Nicaragua ‘weaponising’ US-bound migrants as Haitians pour in on charter flights, observers say
MEXICO CITY (AP) — More than 260 charter flights believed to be carrying migrants from Haiti have touched down in Nicaragua in recent months, according to flight data and experts in the region, adding to a historic crush of migration by people hoping to reach the United States.
The flow of migrants has left the Biden administration and Latin American leaders scrambling for solutions, and experts say it’s also being used as leverage by governments like Nicaragua’s to get concessions from the US amid tightening sanctions.
“The Ortega government knows they have few important policy tools at hand to confront the United States, … so they have armed migration as a way to attack,” said Manuel Orozco, director of the migration, remittances and development program at the Inter-American Dialogue. “This is definitely a concrete example of weaponising migration as a foreign policy.”
Nicaragua has long been used as a migratory springboard for people fleeing struggling Caribbean nations like Cuba and Haiti as well as countries as far away as Mauritania in Africa, because it is one of the few countries that doesn’t require visas for many of them to enter.
Such flights from Cuba were already gaining steam late last year amid a historic exodus from the island.

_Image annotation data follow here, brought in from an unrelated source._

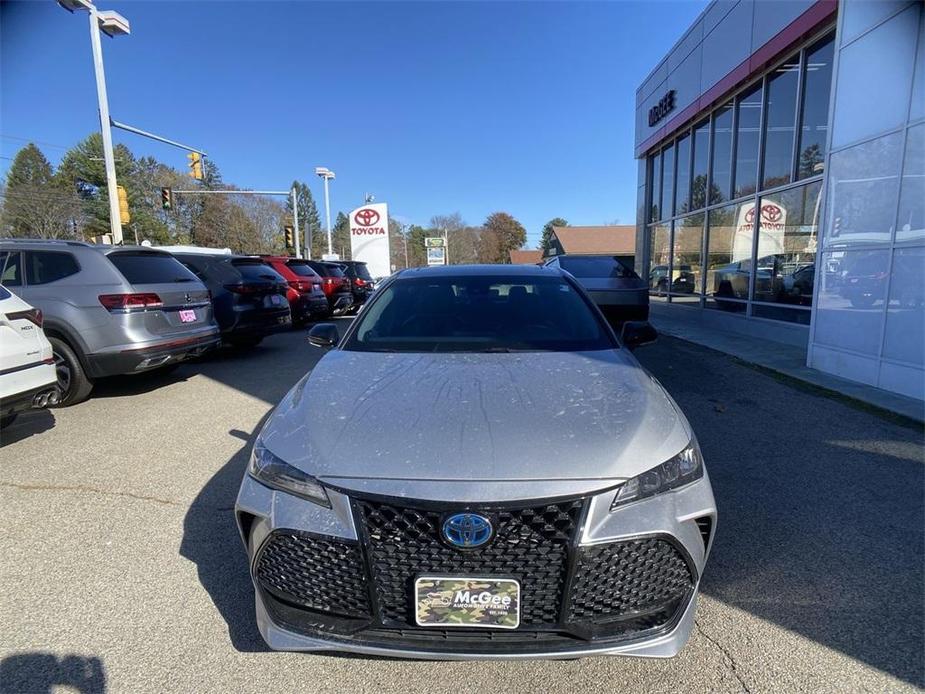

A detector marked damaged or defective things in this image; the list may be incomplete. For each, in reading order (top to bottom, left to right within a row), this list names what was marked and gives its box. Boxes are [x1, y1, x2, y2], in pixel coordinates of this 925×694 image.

pavement crack [0, 482, 182, 508]
pavement crack [692, 624, 752, 692]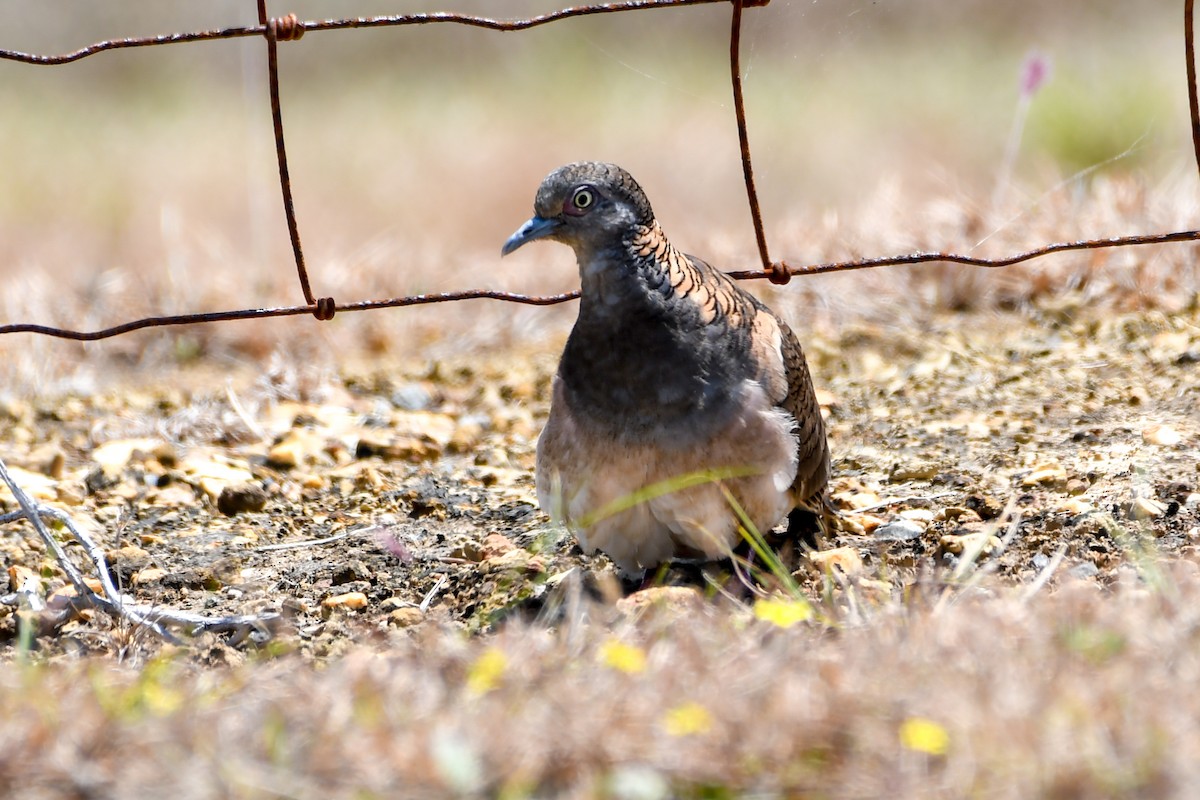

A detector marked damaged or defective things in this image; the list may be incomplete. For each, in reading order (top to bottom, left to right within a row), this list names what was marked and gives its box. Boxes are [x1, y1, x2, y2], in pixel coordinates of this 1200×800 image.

rusty wire fence [0, 0, 1195, 340]
rusty metal wire [2, 0, 1200, 340]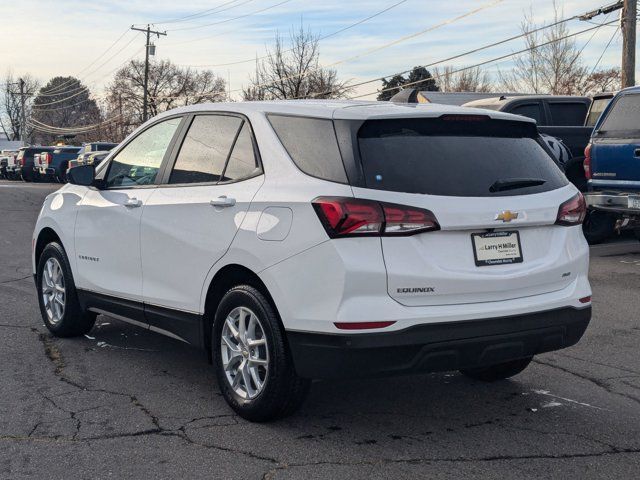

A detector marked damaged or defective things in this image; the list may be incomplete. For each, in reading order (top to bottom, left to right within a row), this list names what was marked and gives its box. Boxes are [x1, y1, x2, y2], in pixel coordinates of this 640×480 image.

cracked asphalt [1, 181, 640, 480]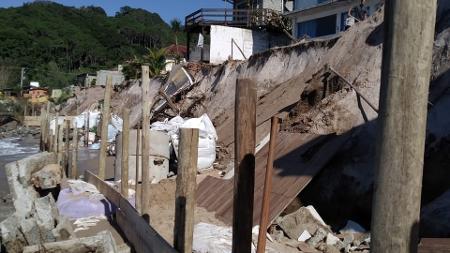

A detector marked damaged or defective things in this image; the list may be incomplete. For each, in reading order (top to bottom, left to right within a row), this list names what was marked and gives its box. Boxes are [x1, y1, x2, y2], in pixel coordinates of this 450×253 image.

In August, Orozco said the Nicaraguan government allowed charter airlines to carry out the flights.
The journeys are not on official air routes, but flight tracking data that has been analyzed by Orozco and The Associated Press shows that 268 of the charter flights went from Haiti to Nicaragua since the beginning of August.
The charter airlines have flown as many as 31,000 people out of Haiti, which would represent nearly 60 per cent of the Haitians arriving to the US border, Orozco’s data shows. Over the same period, some 172 flights have carried 17,000 people from Cuba to Nicaragua.
The AP spoke to three Haitian migrants who were aboard the charter flights, who said they doled out thousands of dollars to leave the poorest country in the hemisphere in hopes of reaching the United States. Orozco said most tickets range between $3,000 and $5,000 a seat.
Things came to a head this weekend, when local media reported that in 48 hours, 27 charter flights from Haiti had landed in Nicaragua. The mounting number of flights comes at a strategic moment for Ortega’s government, said Enrique Martínez, a spokesperson for the dissident group Platform for Democratic Unity.
As Venezuelans make up a big portion of those arriving to the US border, the Biden administration recently negotiated a loosening of sanctions on Venezuela’s government – which have deepened the country’s economic crisis – in exchange for promises of carrying out democratic elections.
Ortega may be hoping for a similar outcome, Martínez said.
The US government and European nations have ratcheted up sanctions on members of Ortega’s family and administration in recent years as he has grown more repressive. His government has driven hundreds of thousands of Nicaraguans to flee abroad and shut down thousands of non-governmental groups and universities in an effort to stifle dissent.
“Ortega is going to use this migration issue to say to the United States that we’re the ones in control,” Martinez said. “ And if they want to stop this, they’re going to have to negotiate.”